In contrast to that, in our project we focus on another central part of higher music education, which is music theory. The subject covers a broad range of topics, including techniques of tonal composition, harmony, counterpoint, music notation, music analysis, and ear training. To learn the concepts, music theory students often solve written musical tasks. For example, they name musical phenomena and structures, analyze chord progressions, identify musical themes, or harmonize a melody for four parts in the style of Bach. Such learning scenarios are not well supported by current learning management systems (LMSs). Usually, the teacher provides feedback in a face-to-face learning environment.

Web-based LMSs or learning platforms have been used with great success in a wide area of academic subjects for which exists a wide variety of plug-ins. There are some for music theory, such as a plug-in that features various musical question types [see Brisson (2019)]. Among other things, the user can write a note or enter a musical interval. However, the support of musical notation in a LMS is currently very limited. Such existing tools operate mostly with lists or sets of cards to choose from, or lack examples of real use cases and interaction with them, like notation and annotation, which adds an unnecessary level of abstraction to the learning process. There are commercial products, such as NoteFlight [see NoteFlight (2008)] and Flat [see (2015)], which offer comprehensive music notation for LMSs, but at the moment there is no free, open-source solution available that limits the impact of the community to design and implement new types of tasks.

-*-

## ASSIGNMENT 1
Answer these questions about the music theory passage:
(a) In whose style might students harmonize a melody for four parts?
(b) In what setting does the teacher usually give feedback?
(c) Which two commercial products offer comprehensive music notation for LMSs?
## ASSIGNMENT 2
Please return the music theory passage from "In contrast to" up to and including "face-to-face learning environment.".

## RAW DATA
-*-

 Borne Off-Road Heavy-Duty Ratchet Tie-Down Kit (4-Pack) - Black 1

-*-

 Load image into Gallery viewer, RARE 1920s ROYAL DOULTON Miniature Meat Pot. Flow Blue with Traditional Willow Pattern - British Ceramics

-*-

## TASK ANSWER 1
(a) Bach
(b) A face-to-face learning environment
(c) NoteFlight and Flat

## TASK ANSWER 2
In contrast to that, in our project we focus on another central part of higher music education, which is music theory. The subject covers a broad range of topics, including techniques of tonal composition, harmony, counterpoint, music notation, music analysis, and ear training. To learn the concepts, music theory students often solve written musical tasks. For example, they name musical phenomena and structures, analyze chord progressions, identify musical themes, or harmonize a melody for four parts in the style of Bach. Such learning scenarios are not well supported by current learning management systems (LMSs). Usually, the teacher provides feedback in a face-to-face learning environment.